Several members of the local film industry were present at the gathering as well as international attendees in this year’s jury president Jon S. Baird (“Tetris,” “Stan and Ollie”) and “Triangle of Sadness” actor Zlatko Burić, who was part of last year’s jury.

Grech said the sophomore edition was a “no-brainer,” with the Mediterrane Film Festival returning to Valletta “bolder than before and invested to bring more jobs to Malta and build a world-class industry” on the island country. “We should all take pride in the scale of our ambition. Yes, we may be small but we are a big nation rich in history. The Mediterrane Film Festival is all about shouting Malta’s success from the rooftops and showing the world how much [we have] to offer,” concluded the commissioner.

“The Count of Monte Cristo” was shot on key locations across Malta, including Birgu Waterfront and Marsa Wharf. The opening night screening was attended by several of the film’s local crew, including producers Pierre Ellul and Anika Psaila Savona. The festival’s Artistic Director Teresa Cavina said the film “showcases the unparalleled beauty and history of Malta” and that the team was “delighted to celebrate so many of the makers behind this project at our screening.”

The film employed around 200 local crew in Malta and “showed the positive impact film has on our island’s economy,” according to Grech, who went on to add that the project “inspired young Maltese talent to see just what an exciting and sustainable career film can offer.”

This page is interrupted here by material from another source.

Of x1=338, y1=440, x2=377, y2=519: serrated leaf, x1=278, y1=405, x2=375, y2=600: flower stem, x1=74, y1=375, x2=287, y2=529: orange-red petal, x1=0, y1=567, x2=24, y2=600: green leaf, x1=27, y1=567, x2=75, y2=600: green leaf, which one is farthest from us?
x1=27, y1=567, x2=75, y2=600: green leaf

The Mediterrane Film Festival runs until June 30 and features over 45 films from 35 countries including Cannes breakouts in Yorgos Lanthimos’ “Kinds of Kindness” and Coralie Fargeat’s “The Substance” plus other international festival highlights in Meryam Joobeur’s “Who Do I Belong To” and Jane Schoenbrun’s “I Saw the TV Glow.”  

Additionally, the festival will feature a series of panels and masterclasses discussing issues such as globalization in the entertainment industry, film circulation and co-production emerging storytelling trends, immersive technologies, and the animation landscape and career-specific discussions hosted by acclaimed experts in their respective fields and crafts.